**Stated task:** Show every line below that contains the string "right", matching case exactly.
— start of Recorded data —
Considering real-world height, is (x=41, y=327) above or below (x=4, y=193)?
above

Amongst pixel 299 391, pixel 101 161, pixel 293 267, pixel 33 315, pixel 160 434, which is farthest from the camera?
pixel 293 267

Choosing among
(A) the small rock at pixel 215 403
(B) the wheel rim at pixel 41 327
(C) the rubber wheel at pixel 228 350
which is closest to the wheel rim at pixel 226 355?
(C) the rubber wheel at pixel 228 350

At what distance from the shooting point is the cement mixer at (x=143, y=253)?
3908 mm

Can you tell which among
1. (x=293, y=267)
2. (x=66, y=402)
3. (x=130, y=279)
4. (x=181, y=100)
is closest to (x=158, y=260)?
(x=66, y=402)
— end of Recorded data —
— start of Recorded data —
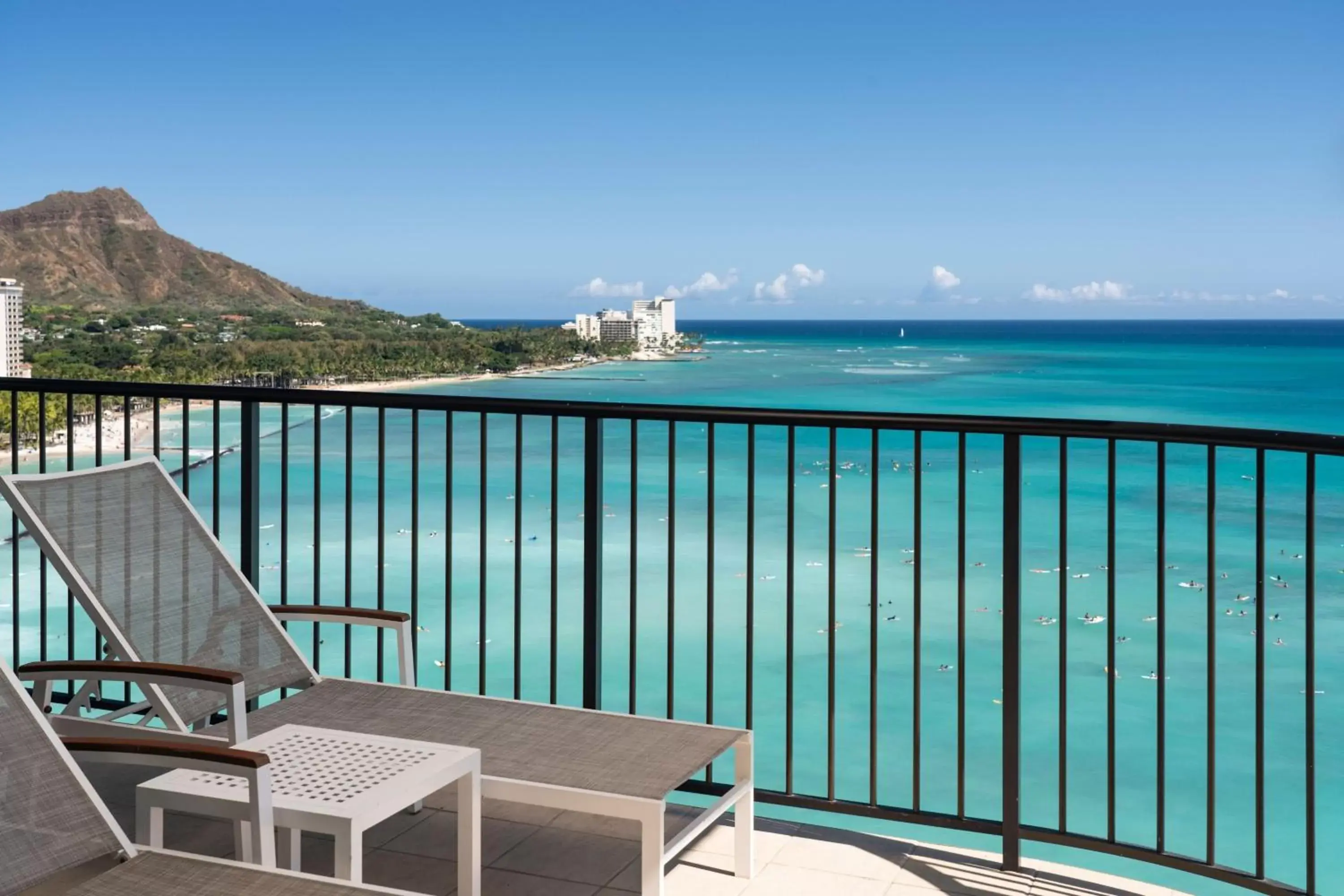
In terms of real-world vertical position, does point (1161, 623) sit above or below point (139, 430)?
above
— end of Recorded data —
— start of Recorded data —
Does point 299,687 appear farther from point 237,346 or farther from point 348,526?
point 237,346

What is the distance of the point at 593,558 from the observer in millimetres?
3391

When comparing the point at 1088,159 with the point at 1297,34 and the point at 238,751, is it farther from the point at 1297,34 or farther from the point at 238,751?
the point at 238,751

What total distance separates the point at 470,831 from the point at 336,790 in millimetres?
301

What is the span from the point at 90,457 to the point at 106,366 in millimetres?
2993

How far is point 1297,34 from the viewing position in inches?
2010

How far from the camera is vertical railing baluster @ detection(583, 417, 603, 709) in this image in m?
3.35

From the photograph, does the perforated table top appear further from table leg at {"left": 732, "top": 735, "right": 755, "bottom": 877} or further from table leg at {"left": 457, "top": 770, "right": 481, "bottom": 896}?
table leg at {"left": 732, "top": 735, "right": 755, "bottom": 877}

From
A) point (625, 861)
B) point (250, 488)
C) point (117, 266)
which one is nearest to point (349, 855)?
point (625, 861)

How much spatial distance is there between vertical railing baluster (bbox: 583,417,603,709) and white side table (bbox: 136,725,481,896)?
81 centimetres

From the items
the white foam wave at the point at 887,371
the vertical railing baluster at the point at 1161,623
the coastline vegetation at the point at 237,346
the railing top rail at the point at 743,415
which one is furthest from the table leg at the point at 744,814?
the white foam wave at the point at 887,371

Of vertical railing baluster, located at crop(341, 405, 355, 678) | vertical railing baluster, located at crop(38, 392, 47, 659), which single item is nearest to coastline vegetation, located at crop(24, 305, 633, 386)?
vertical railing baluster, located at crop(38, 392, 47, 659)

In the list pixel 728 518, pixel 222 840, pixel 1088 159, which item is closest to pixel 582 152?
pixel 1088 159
— end of Recorded data —
**Answer to the problem:**
From the photograph, does the perforated table top appear further from table leg at {"left": 732, "top": 735, "right": 755, "bottom": 877} or further from table leg at {"left": 457, "top": 770, "right": 481, "bottom": 896}?
table leg at {"left": 732, "top": 735, "right": 755, "bottom": 877}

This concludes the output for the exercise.